Taking formal possession of the conquered areas, Guzmán named his conquered territory “Greater Spain.” However, twelve years later, the Spaniard administration renamed the region as Nueva Galicia (New Galicia). This new territory initially took in most of the present-day states of Zacatecas, Durango, Coahuila, Aguascalientes, San Luis Potosi, and Nayarit.
Reports of Guzmán’s brutal treatment of the indigenous people got the attention of the authorities in Mexico City. In 1536, he was arrested, imprisoned and put on trial. Two years later, his trial was removed to Spain, where he would die in poverty and disgrace. But the actions of this man would stir up hatred and resentment that would haunt the Spaniards for the rest of the Sixteenth Century.
The First Guadalajara
One of the earliest encounters that the Zacatecas Indians had with the Europeans took place in 1530 when Juan de Oñate, a lieutenant of the conquistador Nuño de Guzmán, began construction of a small town near the site of present-day Nochistlán in southern Zacatecas. Oñate called this small village La Villa de Espíritu Santo de Guadalajara in honor of the Spanish city where Guzmán had been born.

::::

**Directive 1:** Find every line in the rows that contains the word "apart", and copy each of those lines. Case counts.
The passage and the rows have no connection to each other.

::::

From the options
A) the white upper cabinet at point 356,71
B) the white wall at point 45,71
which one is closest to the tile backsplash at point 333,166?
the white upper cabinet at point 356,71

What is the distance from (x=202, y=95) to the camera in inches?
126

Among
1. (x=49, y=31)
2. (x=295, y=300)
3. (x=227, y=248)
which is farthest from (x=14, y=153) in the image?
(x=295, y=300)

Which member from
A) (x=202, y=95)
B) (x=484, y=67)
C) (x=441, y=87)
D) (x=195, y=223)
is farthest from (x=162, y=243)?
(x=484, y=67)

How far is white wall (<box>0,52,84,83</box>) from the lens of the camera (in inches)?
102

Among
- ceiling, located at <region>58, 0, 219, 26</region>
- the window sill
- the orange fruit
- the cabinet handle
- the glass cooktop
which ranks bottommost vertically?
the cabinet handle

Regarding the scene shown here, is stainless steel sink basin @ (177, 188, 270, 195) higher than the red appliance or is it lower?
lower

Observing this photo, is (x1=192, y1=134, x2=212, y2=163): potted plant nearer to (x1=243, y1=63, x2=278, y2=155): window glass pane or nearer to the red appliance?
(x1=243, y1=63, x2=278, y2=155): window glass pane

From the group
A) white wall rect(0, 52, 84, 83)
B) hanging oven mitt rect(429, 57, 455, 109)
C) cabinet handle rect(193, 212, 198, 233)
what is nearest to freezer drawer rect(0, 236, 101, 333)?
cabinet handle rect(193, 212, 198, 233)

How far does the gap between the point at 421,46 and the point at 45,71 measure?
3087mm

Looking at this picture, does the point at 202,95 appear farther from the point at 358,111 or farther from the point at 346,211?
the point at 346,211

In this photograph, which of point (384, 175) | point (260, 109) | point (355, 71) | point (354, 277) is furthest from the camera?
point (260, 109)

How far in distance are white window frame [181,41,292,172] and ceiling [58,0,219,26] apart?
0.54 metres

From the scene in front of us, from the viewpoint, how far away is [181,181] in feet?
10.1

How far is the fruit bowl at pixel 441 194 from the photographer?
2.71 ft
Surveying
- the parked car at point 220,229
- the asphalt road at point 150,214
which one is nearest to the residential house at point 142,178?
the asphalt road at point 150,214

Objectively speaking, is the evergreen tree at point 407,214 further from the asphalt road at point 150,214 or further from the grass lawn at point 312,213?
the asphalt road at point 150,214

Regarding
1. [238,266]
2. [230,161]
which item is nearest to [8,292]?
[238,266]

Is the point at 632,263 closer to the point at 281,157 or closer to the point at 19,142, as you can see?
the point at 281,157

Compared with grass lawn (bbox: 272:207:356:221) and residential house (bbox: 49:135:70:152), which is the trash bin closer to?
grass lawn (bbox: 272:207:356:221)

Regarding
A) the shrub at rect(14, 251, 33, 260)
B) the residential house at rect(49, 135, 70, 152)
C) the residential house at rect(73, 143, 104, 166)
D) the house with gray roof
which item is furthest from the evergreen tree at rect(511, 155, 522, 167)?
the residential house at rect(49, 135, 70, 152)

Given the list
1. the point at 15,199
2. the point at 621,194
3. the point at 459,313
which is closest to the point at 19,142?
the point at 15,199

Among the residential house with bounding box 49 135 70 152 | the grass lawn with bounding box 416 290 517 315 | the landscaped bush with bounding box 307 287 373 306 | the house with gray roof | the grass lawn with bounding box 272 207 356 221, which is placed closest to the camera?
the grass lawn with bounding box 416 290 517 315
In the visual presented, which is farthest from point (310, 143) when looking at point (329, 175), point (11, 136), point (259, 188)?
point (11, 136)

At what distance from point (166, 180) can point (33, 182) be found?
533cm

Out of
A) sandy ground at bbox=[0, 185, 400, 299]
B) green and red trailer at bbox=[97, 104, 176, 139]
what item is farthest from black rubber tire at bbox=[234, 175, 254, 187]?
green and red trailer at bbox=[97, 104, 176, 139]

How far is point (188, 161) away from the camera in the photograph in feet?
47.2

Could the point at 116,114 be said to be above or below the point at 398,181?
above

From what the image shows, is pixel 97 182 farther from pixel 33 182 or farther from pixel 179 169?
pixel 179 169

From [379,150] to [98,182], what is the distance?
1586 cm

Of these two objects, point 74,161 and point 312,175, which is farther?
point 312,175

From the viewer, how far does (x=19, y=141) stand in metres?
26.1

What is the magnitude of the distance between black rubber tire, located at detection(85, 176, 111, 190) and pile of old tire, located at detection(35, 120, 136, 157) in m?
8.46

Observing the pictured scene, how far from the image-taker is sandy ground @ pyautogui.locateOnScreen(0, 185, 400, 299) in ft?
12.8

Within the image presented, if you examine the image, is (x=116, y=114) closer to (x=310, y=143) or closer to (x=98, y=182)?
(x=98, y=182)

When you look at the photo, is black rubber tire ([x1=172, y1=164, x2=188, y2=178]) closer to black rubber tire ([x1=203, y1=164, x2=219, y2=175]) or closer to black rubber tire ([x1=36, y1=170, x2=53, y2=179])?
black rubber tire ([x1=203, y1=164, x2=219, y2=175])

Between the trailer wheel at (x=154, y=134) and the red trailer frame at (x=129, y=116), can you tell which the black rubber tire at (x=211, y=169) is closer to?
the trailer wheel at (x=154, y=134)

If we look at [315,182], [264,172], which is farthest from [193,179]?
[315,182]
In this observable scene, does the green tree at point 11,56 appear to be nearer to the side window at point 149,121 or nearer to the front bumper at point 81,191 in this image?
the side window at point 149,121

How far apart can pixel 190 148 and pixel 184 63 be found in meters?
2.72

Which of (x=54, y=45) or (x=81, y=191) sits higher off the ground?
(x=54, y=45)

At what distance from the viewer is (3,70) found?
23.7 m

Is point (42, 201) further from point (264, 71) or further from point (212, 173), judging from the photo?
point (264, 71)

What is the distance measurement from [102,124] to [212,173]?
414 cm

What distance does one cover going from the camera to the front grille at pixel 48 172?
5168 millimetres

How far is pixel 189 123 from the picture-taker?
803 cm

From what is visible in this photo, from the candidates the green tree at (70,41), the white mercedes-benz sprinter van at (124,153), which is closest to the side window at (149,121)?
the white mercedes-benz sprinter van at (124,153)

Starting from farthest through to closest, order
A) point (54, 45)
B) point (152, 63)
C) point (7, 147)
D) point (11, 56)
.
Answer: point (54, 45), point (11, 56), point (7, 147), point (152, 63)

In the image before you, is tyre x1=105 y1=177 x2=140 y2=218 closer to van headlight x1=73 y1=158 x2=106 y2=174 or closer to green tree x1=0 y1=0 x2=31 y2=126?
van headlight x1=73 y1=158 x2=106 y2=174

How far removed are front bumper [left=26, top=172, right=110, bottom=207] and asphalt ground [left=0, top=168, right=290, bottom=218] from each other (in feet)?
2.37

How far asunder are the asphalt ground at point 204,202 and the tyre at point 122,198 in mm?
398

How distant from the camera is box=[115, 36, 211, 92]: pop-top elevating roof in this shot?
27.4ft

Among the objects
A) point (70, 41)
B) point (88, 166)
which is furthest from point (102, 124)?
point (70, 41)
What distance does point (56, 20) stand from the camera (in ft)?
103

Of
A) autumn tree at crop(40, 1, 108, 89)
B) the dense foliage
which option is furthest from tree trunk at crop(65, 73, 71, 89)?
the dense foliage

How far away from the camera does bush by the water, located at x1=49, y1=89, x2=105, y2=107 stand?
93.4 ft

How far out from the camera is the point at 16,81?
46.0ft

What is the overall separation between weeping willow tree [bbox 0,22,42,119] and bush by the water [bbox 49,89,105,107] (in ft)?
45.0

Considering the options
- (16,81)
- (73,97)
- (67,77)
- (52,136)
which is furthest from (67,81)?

::::

**Directive 2:** Summarize the passage about Nuño de Guzmán in two sentences.

**Complete output 1:**
How far in distance are white window frame [181,41,292,172] and ceiling [58,0,219,26] apart?
How far apart can pixel 190 148 and pixel 184 63 be found in meters?

**Complete output 2:** Nuño de Guzmán named his conquered territory "Greater Spain," which the Spanish administration renamed Nueva Galicia twelve years later. He was arrested and tried in 1536 over his brutal treatment of the indigenous people and died in poverty and disgrace in Spain, while his lieutenant Juan de Oñate had begun building a small town near present-day Nochistlán in 1530 and called it La Villa de Espíritu Santo de Guadalajara after Guzmán's birthplace.